--- RECORDS ---

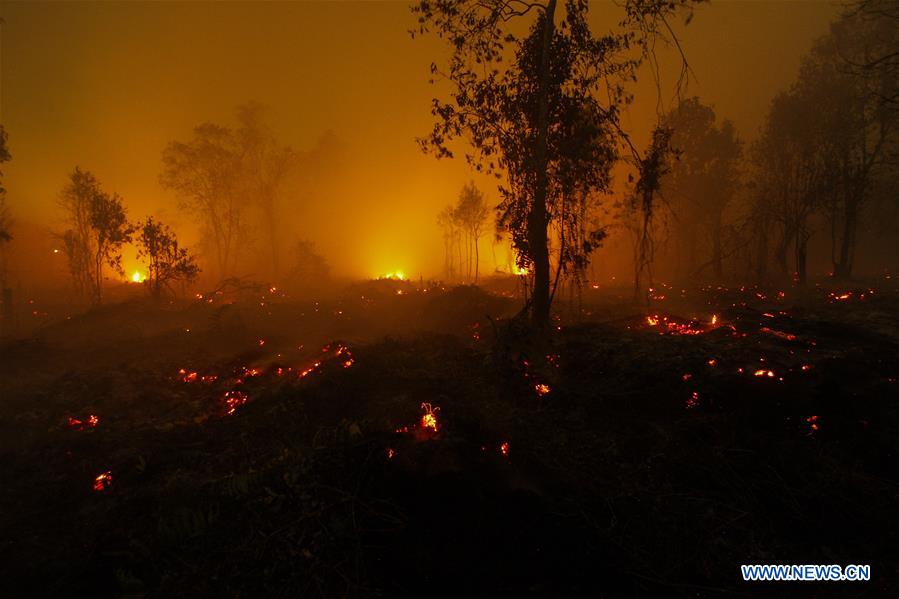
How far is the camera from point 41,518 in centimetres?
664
...
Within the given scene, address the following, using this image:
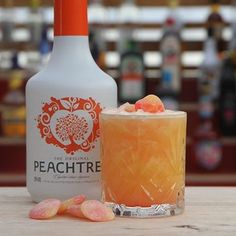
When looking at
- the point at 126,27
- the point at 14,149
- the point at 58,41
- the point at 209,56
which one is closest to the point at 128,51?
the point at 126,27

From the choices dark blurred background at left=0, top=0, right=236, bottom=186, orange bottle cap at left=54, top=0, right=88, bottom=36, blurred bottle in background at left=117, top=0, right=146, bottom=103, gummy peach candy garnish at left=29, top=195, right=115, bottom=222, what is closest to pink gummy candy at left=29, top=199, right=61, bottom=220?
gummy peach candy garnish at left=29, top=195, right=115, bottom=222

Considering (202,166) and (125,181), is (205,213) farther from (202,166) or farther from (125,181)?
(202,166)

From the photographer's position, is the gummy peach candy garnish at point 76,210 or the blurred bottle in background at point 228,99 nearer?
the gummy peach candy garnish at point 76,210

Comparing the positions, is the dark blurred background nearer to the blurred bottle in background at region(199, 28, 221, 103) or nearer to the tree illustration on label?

--- WRITTEN INSTRUCTION ---
Copy out the lines from the one with "From the photographer's" up to and including the one with "Comparing the positions, is", keeping each line word for word.

--- SOLVED PROBLEM ---
From the photographer's position, is the gummy peach candy garnish at point 76,210 or the blurred bottle in background at point 228,99 nearer?
the gummy peach candy garnish at point 76,210

Comparing the positions, is the dark blurred background nearer to the blurred bottle in background at region(199, 28, 221, 103) or nearer to the tree illustration on label?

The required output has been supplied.